7 entry daha
  • sade yaşam, içinde bulunduğumuz ve kölelerin teknoloji çağı olarak adlandırdığı, diğer insanlara maddi olarak bağlanma getirisi/götürüsü bulunan bir çağda apple iphone satıp nokia 3310 kullanmak gibi algılanıyor. diğer insanlarla letişime bağlı yaşam sürdürme savaşı içinde cebelleşirken, insani dürtüleri ve içcelleştirdiğini varsaydığım kopuk yaşam durumuna geçişi basite indirmiş gibi.

    "çağın gerekleri"ni (-ki bu özneldir aslında) gereksiz addedip minimuma indirilmiş yaşam standardıyla mutlu olacağını hayal eden bireyler için, çevresel faktörler işine girdiğinde işler boka sarar duruma gelebiliyor. gerçek mutluluğu hedeflerken ve bir savaştan sıyırılıp izole olmaya çalışırken daha büyük bir savaşın(kendisiyle) içinde bulabiliyor kendisini.

    ve aslında "sade yaşam" denen şeyin, tam bir tanımının olmadığını, çoğu kişiye göre bi sahil kasabasında yaşamak klişesini yedi göbektir yaşayan insanlar için farklı bir sade yaşam tanımı olduğunu görüyor olmak, bu değişken tanıma güvenilemeyeceğini acı bir şekilde yüzümüze vuruyor.

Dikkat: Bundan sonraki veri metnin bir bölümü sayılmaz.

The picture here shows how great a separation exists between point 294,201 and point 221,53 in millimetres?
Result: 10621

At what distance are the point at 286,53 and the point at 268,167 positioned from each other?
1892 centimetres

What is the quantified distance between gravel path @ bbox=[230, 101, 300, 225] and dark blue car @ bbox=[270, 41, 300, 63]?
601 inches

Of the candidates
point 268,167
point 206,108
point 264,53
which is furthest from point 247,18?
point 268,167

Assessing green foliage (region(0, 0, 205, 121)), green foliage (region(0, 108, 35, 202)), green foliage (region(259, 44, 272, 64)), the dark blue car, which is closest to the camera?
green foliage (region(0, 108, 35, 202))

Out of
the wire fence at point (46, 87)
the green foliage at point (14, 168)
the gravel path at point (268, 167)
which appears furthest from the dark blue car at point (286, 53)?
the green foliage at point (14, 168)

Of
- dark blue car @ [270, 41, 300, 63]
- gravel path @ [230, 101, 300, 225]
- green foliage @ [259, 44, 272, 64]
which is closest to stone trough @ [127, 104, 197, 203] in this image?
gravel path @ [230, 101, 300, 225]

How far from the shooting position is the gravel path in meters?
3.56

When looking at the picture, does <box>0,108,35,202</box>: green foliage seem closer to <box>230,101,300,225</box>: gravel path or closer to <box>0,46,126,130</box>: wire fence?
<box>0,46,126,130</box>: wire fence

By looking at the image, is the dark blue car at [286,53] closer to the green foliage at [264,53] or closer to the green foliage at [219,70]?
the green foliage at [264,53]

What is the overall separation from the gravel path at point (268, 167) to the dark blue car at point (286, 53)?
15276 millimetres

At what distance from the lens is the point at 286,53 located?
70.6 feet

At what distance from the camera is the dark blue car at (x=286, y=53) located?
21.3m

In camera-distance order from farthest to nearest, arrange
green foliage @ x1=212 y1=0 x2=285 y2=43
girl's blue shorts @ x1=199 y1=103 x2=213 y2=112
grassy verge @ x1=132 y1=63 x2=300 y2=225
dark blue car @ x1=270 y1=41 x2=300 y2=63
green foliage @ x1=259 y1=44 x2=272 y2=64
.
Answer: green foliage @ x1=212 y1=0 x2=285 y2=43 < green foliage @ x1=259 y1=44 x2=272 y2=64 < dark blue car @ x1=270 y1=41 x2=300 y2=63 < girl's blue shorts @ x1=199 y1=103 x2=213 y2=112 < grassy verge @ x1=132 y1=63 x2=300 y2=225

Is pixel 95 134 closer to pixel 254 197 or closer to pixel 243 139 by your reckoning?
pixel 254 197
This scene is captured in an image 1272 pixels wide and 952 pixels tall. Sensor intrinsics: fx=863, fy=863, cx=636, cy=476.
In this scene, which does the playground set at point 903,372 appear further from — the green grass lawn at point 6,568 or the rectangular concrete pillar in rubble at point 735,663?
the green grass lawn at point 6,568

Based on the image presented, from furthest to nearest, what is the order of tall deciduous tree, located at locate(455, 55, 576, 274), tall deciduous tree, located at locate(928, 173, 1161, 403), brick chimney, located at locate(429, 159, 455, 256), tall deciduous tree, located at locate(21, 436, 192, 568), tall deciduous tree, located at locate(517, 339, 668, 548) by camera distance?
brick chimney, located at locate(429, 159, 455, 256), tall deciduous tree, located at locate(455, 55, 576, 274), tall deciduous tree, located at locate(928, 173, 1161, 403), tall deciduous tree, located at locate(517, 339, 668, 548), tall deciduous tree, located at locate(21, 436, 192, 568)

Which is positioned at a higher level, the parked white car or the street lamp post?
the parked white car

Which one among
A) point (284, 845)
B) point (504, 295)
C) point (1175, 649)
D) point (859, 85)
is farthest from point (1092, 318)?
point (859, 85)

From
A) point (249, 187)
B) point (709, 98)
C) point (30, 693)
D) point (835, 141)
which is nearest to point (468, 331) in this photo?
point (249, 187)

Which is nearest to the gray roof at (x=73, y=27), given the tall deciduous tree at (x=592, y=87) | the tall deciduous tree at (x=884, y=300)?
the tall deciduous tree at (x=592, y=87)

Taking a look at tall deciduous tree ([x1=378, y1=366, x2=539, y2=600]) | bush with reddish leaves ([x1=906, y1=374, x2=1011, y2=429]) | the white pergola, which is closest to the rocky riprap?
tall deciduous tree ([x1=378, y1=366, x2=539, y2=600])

    - sade yaşıyorum, mutluyum.
    - sorumluluklarımı azalttım, mutluyum, huzurluyum.
    - ferrari'yi satıp şahin aldım, vergilerim az, az yakıyor, mutluyum.
    - insanlardan koptum, asosyal bir yapıda kafama göre takılıyorum, mutluyum.

    her insanın kafasındaki sade yaşam formülüne ulaşma çabasıyla yaşadığını görmek, sikeyim hayat planını, koy götüne rahvan gitsinci yaşam felsefesine yaklaştıkça arkada biriken "çağ gereklerini" toplamanın gitgide zorlaştığını görmemizi sağlıyor sadece. o alexander supertramp tarzı sade yaşam hayali de, sizden beklentileri olan insanların içinde bulunduğu devasa network'un yoğunluğu kadar korkutucu bir hayal kırıklığı bırakıyor geride.